Activité 1: Traduis en anglais cette phrase de la chronique sur le terrain vague : « Un des signes du terrain vague c’est l’absence d’arbres. »
Activité 2: Résume en deux phrases la chronique sur le terrain vague.
Activité 3: Recopie sans rien changer un passage de la chronique sur le terrain vague : commence aux mots qui contiennent « Un des signes » et arrête-toi après « trouvant con, l’arrachera. ».

Texte de la page:
....

Chronique du terrain vague, 19
(La Gueule ouverte n° 56, 4 juin 1975)

Une gueule qui en dit long (celle de l’arbre que n’a pas encore décapité la tronçonneuse)

Un des signes du terrain vague c’est l’absence d’arbres. On y trouve toutes sortes de bâtisses ou de déchets qui témoignent de la tempête humaine, mais pour maintes raisons : pollutions, trafics et remuements divers, l’arbre n’y prospère guère, seulement la ronce ou l’ortie. Parfois quelque arbuste exotique, faux acacia ou vernis du Japon, s’y égare, mais le chêne y est impensable. Et le jour où le terrain vague se développe, culotté de béton et cravaté d’asphalte, ce ne sera pas un châtaignier qu’on plantera mais un prunus sanguinolent qui ne produit pas de prunes mais de la beauté, de la Culture, du standing. Et à peine aura-t-il pris racine que la nouvelle mode, le trouvant con, l’arrachera.

....

Documents fournis:
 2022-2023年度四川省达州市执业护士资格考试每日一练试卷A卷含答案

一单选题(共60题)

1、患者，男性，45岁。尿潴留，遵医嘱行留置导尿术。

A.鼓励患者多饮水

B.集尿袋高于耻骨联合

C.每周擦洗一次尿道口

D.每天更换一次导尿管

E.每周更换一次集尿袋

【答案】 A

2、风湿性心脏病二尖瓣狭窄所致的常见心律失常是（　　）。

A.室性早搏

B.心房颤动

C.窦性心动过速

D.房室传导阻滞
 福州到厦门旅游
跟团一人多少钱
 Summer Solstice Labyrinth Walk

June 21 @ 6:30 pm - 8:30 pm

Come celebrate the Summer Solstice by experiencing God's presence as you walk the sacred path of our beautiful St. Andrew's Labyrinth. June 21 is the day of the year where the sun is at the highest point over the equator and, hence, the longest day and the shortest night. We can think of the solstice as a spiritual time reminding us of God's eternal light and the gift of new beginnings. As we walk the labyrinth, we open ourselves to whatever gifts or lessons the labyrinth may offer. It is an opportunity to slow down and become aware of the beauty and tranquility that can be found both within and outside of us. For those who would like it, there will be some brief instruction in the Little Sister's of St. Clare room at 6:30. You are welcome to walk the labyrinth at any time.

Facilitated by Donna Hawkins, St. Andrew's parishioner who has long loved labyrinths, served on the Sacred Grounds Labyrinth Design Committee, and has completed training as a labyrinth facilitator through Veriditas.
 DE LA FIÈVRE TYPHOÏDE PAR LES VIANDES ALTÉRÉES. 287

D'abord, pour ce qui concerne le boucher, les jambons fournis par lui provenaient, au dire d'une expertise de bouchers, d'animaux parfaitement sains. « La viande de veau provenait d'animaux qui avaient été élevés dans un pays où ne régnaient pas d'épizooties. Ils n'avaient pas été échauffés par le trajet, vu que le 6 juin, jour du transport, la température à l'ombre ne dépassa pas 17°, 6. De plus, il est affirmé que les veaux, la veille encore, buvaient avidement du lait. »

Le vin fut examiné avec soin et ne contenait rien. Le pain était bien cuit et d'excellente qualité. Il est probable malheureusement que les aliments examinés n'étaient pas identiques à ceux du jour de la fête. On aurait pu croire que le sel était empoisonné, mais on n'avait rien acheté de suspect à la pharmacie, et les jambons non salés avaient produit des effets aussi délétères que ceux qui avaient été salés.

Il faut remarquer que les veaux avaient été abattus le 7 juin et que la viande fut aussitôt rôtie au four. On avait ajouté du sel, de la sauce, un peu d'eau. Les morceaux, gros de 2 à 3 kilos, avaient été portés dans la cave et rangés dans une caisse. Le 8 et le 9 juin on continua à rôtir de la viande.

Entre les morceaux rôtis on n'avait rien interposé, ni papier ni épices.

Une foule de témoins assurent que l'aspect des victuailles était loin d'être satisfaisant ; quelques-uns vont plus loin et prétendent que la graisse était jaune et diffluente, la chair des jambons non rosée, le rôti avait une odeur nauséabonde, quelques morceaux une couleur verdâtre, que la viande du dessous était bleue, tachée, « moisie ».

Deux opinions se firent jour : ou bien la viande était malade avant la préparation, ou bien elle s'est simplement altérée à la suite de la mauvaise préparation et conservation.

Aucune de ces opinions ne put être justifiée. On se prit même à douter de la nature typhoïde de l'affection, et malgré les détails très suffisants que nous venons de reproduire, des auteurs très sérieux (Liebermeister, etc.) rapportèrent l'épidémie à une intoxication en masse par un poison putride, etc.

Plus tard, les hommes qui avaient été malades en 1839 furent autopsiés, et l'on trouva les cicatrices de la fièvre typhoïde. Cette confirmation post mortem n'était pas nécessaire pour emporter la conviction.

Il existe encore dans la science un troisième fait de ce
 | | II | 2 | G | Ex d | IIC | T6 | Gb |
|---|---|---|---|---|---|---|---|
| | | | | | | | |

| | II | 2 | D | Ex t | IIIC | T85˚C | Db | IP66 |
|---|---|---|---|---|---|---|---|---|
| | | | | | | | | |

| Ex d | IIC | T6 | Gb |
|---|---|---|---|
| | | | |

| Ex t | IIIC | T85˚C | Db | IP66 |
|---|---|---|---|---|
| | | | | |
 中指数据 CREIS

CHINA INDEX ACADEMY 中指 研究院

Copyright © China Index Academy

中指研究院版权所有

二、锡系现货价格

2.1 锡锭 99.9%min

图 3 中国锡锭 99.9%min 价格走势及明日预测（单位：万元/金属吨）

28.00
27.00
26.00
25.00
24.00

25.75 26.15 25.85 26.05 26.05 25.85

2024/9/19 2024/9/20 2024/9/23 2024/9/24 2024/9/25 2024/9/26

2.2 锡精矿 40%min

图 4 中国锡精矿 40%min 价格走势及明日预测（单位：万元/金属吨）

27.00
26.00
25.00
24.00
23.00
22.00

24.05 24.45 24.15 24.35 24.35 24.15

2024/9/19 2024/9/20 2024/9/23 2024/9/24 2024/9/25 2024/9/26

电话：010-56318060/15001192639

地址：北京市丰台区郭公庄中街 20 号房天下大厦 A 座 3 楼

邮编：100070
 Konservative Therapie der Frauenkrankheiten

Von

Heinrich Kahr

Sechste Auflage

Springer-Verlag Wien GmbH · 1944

....

Réponse écrite 1: One of the signs of the vacant lot is the absence of trees.

Réponse écrite 2: Dans un terrain vague, les arbres poussent mal à cause des pollutions, des trafics et des remuements divers, et on n’y trouve guère que la ronce, l’ortie ou parfois un arbuste exotique. Le jour où le terrain sera bétonné et asphalté, on n’y plantera pas un châtaignier mais un prunus décoratif, que la mode suivante arrachera à peine aura-t-il pris racine.

Réponse écrite 3:
Un des signes du terrain vague c’est l’absence d’arbres. On y trouve toutes sortes de bâtisses ou de déchets qui témoignent de la tempête humaine, mais pour maintes raisons : pollutions, trafics et remuements divers, l’arbre n’y prospère guère, seulement la ronce ou l’ortie. Parfois quelque arbuste exotique, faux acacia ou vernis du Japon, s’y égare, mais le chêne y est impensable. Et le jour où le terrain vague se développe, culotté de béton et cravaté d’asphalte, ce ne sera pas un châtaignier qu’on plantera mais un prunus sanguinolent qui ne produit pas de prunes mais de la beauté, de la Culture, du standing. Et à peine aura-t-il pris racine que la nouvelle mode, le trouvant con, l’arrachera.